As managing editor of the old Bayshore Independent, my multitude of duties included setting up our local sports section every week. The towns we covered all had children’s sports leagues and parents demanded detailed coverage. They rang my phone off the hook to make sure I gave due prominence to their offspring’s athletic feats.They also sent written reports of the week’s games… which I had to rewrite.
Most of these reports were written by parents who wanted their kids to be recognized as sports stars. So-and-so scored another hat trick! Little Bobby “the Italian Stallion” Beamish–the nickname was repeated numerous times–had an assist! Andy Kabonga led the Hooterville Hotspurs to another triumph!
Some of these kids were playing in several leagues at once–like it was a job or something–and any mention of them that I failed to make instantly provoked an angry phone call. I began to form an impression that none of these children ever just played a game for fun. I wondered if mere fun was ever part of it. Heaven help me if I left out a game. Parents must have scanned our sports pages with a fierce intensity.

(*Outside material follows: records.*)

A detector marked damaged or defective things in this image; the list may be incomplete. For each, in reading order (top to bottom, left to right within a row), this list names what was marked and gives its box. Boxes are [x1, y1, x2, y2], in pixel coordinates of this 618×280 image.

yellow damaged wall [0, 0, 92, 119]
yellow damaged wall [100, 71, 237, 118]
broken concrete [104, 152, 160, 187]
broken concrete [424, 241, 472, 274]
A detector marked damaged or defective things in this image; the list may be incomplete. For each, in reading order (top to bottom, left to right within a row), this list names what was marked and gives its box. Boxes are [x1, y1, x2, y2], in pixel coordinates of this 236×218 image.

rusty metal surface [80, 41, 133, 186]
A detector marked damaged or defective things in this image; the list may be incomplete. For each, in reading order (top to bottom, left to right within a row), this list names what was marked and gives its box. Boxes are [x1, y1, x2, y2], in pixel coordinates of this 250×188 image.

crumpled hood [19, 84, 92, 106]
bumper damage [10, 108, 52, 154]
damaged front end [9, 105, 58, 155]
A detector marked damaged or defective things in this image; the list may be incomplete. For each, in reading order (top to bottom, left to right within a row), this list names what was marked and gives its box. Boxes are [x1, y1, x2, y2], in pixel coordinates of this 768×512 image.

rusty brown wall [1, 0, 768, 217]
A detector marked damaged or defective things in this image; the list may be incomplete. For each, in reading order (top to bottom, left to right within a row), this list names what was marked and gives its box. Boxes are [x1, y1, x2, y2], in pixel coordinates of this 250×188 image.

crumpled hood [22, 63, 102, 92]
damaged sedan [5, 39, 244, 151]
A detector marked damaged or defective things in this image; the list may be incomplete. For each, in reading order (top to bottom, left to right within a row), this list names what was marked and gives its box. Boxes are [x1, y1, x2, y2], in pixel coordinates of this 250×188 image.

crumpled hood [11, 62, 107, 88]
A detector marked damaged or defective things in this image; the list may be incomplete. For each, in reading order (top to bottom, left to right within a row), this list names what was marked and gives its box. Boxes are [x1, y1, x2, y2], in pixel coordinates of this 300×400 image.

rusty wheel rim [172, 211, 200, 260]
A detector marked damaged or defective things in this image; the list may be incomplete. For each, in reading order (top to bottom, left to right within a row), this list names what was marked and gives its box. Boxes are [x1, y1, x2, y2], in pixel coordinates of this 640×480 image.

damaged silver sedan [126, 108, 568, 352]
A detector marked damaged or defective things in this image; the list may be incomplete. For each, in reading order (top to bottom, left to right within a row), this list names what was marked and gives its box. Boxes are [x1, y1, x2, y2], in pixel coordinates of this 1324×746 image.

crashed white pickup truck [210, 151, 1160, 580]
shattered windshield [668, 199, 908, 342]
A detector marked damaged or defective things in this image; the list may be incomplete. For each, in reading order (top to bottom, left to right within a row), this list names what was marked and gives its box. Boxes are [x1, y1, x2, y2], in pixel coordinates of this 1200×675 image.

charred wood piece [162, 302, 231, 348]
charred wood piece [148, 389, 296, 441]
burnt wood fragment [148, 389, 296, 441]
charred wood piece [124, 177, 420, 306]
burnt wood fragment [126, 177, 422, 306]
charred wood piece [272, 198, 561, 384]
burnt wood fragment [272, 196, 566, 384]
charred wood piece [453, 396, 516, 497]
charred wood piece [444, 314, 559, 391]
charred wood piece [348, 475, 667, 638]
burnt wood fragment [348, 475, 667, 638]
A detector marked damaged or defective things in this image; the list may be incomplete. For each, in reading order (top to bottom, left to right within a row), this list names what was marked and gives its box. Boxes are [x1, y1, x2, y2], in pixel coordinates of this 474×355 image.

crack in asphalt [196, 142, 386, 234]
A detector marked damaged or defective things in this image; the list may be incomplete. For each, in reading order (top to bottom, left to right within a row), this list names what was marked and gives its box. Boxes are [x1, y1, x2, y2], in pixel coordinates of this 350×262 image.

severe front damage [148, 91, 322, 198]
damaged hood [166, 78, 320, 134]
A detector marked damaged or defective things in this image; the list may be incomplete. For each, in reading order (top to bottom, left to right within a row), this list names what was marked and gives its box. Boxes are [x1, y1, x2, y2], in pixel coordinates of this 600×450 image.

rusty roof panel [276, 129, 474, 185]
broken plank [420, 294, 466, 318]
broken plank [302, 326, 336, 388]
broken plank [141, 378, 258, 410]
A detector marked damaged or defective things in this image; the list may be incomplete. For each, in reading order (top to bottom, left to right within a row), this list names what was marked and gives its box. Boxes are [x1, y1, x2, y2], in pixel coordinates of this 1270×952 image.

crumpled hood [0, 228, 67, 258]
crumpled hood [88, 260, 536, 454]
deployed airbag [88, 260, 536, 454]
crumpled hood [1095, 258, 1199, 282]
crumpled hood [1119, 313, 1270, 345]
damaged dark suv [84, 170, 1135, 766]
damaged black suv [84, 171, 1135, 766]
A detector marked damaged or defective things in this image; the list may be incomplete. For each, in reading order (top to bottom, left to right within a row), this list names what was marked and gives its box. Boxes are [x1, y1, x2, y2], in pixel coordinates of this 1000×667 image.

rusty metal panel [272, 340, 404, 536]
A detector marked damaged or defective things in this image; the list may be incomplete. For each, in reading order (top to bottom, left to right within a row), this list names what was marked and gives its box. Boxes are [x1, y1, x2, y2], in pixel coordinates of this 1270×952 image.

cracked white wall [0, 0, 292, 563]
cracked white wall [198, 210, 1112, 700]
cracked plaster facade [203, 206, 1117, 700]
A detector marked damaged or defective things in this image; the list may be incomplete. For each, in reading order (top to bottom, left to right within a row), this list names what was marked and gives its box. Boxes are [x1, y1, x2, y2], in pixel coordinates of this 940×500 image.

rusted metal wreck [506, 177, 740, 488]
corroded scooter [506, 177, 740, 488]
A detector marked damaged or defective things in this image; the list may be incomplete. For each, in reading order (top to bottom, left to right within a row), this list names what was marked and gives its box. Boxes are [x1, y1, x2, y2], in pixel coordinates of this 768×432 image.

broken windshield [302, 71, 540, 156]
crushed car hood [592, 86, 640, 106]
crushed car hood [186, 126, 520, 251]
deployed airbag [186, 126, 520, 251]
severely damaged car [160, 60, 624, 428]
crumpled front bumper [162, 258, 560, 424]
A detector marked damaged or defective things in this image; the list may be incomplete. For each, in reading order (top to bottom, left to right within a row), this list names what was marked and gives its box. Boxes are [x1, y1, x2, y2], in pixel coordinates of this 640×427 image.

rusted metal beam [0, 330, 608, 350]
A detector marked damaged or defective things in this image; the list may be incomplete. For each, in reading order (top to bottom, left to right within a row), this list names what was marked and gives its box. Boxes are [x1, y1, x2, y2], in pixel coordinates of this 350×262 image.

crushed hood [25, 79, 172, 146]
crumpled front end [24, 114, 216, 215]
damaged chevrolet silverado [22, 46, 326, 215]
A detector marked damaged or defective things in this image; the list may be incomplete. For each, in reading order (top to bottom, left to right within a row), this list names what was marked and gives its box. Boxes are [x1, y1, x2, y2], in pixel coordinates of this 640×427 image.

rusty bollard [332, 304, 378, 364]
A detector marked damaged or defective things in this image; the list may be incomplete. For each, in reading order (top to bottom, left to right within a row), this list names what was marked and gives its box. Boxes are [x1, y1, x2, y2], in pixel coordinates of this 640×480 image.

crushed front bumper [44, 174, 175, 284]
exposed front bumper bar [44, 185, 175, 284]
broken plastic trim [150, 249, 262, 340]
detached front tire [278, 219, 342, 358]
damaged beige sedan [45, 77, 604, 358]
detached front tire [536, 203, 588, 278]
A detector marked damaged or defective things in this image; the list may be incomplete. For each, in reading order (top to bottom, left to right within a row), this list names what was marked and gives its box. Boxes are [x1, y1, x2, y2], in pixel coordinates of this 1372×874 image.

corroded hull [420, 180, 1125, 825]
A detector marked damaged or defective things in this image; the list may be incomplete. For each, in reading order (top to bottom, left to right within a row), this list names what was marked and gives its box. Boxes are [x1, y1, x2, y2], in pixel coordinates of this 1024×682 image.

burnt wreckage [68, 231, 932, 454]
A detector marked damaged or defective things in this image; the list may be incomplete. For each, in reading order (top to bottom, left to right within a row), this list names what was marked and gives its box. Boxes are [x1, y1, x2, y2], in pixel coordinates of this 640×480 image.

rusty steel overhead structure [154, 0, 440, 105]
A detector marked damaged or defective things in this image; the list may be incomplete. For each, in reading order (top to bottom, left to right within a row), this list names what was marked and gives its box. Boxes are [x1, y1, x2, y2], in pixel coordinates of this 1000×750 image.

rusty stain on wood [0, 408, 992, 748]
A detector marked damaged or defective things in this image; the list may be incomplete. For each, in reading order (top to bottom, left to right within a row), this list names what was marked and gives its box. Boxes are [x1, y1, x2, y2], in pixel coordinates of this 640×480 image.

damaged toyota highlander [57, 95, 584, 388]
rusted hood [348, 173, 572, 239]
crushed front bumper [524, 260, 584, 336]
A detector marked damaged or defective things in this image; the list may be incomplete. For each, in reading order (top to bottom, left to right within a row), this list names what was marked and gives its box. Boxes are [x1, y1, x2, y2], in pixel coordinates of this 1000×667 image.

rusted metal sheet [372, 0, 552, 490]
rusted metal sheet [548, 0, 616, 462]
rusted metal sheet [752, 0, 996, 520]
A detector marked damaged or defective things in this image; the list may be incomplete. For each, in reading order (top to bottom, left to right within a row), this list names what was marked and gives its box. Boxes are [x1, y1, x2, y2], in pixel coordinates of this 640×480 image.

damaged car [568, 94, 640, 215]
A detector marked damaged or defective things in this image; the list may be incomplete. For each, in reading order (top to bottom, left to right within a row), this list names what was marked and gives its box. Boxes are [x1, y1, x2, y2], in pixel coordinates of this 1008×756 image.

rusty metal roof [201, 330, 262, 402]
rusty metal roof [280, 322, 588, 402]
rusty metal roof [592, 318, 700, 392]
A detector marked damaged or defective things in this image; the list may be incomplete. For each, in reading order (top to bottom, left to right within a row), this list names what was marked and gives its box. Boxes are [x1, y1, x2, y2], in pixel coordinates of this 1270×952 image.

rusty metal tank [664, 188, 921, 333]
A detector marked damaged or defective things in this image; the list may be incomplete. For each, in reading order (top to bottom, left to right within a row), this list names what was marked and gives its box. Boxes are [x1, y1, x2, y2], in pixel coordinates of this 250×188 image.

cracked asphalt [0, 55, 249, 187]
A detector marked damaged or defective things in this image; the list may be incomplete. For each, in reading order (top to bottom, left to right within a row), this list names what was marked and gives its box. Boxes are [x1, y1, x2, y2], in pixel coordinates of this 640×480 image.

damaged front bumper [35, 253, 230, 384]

I don’t miss this job. Mary Gesundheit smashed a double in tee-ball! She is surely destined for stardom!
My wife, who was the bookkeeper there, used to call me up pretending to be an angry parent whose child’s hat trick had not been given all the praise it should have had. She liked the way I mindlessly went into my spiel about how sorry I am but we can’t always find space for every single nuance of every single game, etc. Then I’d realize she was pranking me, oh, fap.